Laramie didn’t waste any time-since he’d bitten, it was time to set the hook.

“He told her to hide for ‘no less than seven days.’ She told me in my interview with her in the Hendry County sheriff’s interrogation room. She admitted that he warned her-I’m fairly certain he didn’t tell her what he was up to, but he warned her before she left town that ‘if something should happen,’ she would need to hide out for that period of time. Which she did-armed with enough cash to stay at a motel anonymously for that length of time.”

“So he knew what he was about to do? That proves nothing.”

“I think what he told her proves he knew approximately how far the virus would reach. How long it would continue spreading before it might run out of gas, particularly assuming the kind of response the CDC would enact in our terror-prone time. He spreads the whole batch with nobody positioned to quarantine its effects, the epidemic would still be active to this day. He knew it wouldn’t happen like that-because the amount he chose to disperse could be contained in a week to ten days. Bottom line: if you assume Achar warned his wife in order to save her life, then you must conclude he intended to disperse only the amount of M-2 filo that he actually did disperse.”

“If.”

“If I’m right, then he didn’t intend to kill the people of Miami at all. He didn’t even plan to infect the entire Everglades, though I do believe this was his original mission. What he did plan to do was to send a signal. To us.”

“If that was his intention,” Ebbers said, “wouldn’t it have been easier to walk into his friendly neighborhood FBI office and confess?”

“There’s at least one explanation why he wouldn’t have done that,” Laramie said.

“Which is what?”

“He’d have gotten his wife and son killed. Let alone the skepticism he’d be met with.”

“Got them killed how?”

“If his employer knew he’d sold out-gone native-it could be there was a threat on his family or the likelihood of retaliation.

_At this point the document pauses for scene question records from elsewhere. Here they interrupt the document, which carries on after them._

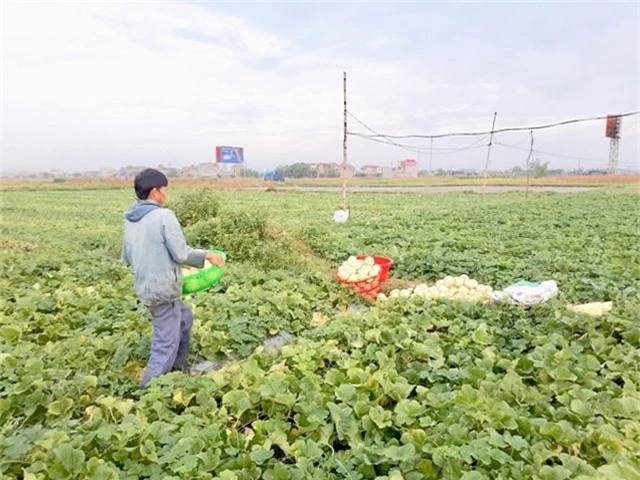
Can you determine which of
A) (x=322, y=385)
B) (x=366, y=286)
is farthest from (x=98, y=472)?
(x=366, y=286)

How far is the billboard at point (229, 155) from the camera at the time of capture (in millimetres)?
69688

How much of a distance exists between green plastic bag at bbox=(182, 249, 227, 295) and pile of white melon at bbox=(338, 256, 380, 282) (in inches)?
102

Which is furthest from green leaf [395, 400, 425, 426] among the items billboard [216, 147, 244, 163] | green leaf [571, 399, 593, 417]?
billboard [216, 147, 244, 163]

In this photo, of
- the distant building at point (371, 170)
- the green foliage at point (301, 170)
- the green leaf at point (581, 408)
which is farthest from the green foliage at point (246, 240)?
the distant building at point (371, 170)

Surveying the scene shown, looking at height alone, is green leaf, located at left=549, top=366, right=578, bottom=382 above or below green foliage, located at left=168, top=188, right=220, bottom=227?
below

But if he succeeds in pulling it off the way he did, it might just seem to his employer that he made a mistake. This is exactly what we thought, at least to start with. It’s still what the task force thinks. But if you see it my way, Achar has succeeded in sparing his wife and son the wrath of the ‘bio-dirty bomb’ he was sent here to detonate, while still revealing to Lou Ebbers & Company that the enemy’s troops are out there.”